In order to transform the public schooling experience, the work needs to start with the mission. We could attempt one of many quick fixes that approach how we educate students, or do thorough data analysis of test scores and the number of student absences on odd numbered Tuesdays. Without changing the mission that is at the core of why educators show up to work every day, and why parents drop their kids off, and why those kids are sitting there, the quick fixes do not last.

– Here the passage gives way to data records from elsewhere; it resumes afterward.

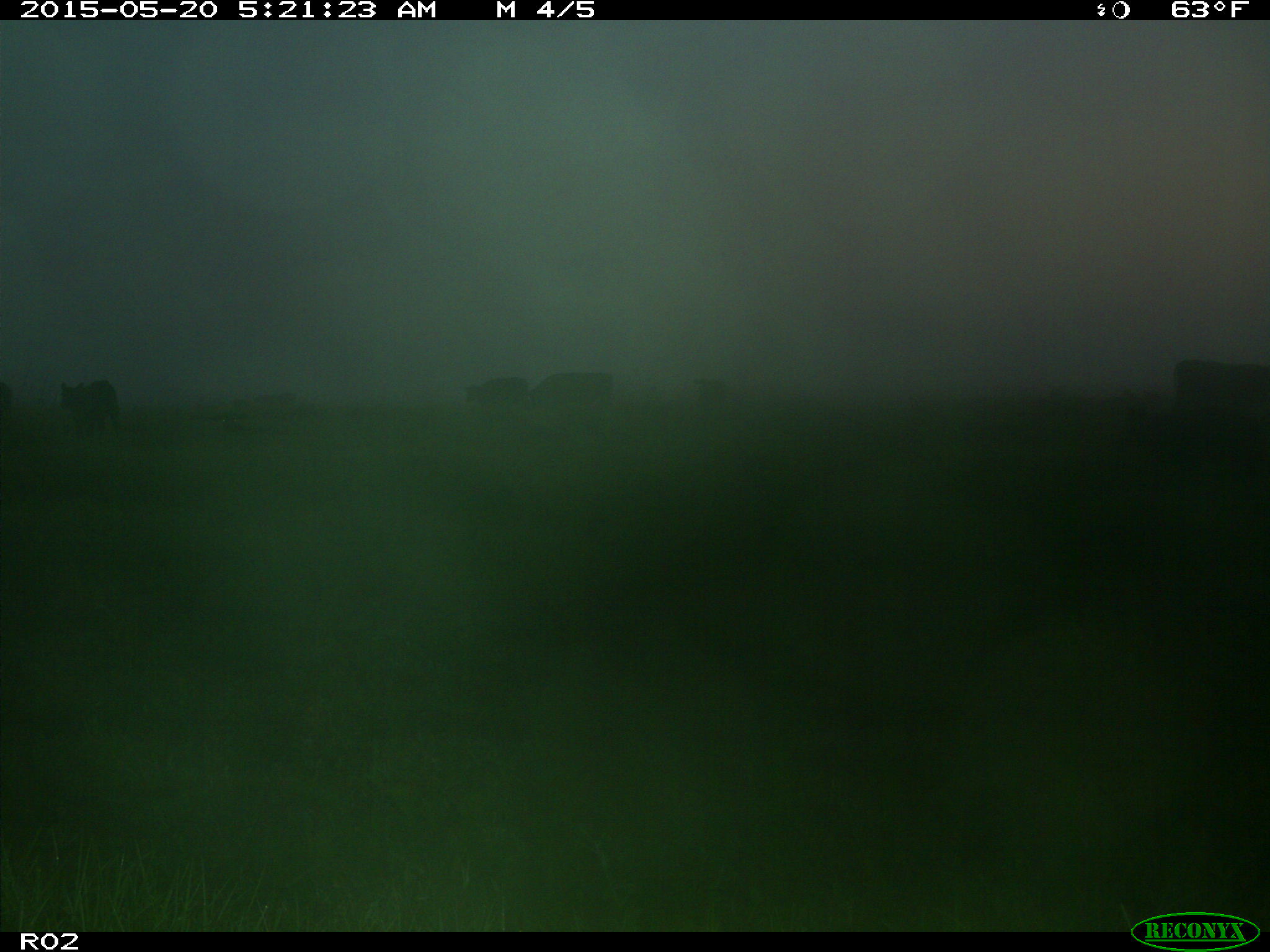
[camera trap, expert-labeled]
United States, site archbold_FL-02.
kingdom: Animalia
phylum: Chordata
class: Mammalia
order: Artiodactyla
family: Bovidae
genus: Bos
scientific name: Bos taurus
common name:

To borrow a phrase from Stephen Covey’s 7 Habits, we need to “Begin with the end in mind”. What do we want for our students as they walk across the stage at graduation? Are we all about job skills? Perhaps we should strive for all students to exceed state and national benchmarks on high stakes tests? While these two goals seem positive on the surface, they are misguided. First of all, most employers will do on-the-job training for new hires, so that they perform their duties in alignment with the company needs. Schools are ill equipped to simulate corporations in 90% of the types of work that students might do. The test passing goal ignores the fact that not all students can pass a rigorous paper and pencil test, no matter how hard we coach and prepare them to do so. The most ludicrous fallacy springs forth when we equate good test scores with being ready to enter the workforce. Certainly if all other factors are equal, a student with a superior score will ber a better employee in most jobs than one with a lower score. However, in most cases, a superior test score does not also mean that a student can get along better with people, show up on time, be creative, and a good problem solver. Also, if the test is truly rigorous and the bar set high, we have then by design started with a goal that some students will be failures…a tenant I am not willing to promote. If we lower the bar to where all students are juged to be successes, then why do we have a bar? I think we need to throw the bar away altogether.
The test and the desire to see students be successful in their post-high school endeavors are rooted in our concerns that students should be preparing for the time after high school by absorbing knowledge, skills, and abilities. The missing component is that of the emotional, or social. We want for students to be a valued member of society, not only through their work but also as a parent, a volunteer, a citizen. Most school classes do not allow for the practice, or hands-on application, of students to use their knowedge, skills, and abilities to be a valued member of our society. To further refine what we should want for our students, we obviously should want for them to be part of a good society, as opposed to a bad, malfunctioning, or evil, society. Put together, I have stolen from Thomas Mahs-Pugh a mission for public schooling in America, that is, to have students become Valued Members of a Good Society.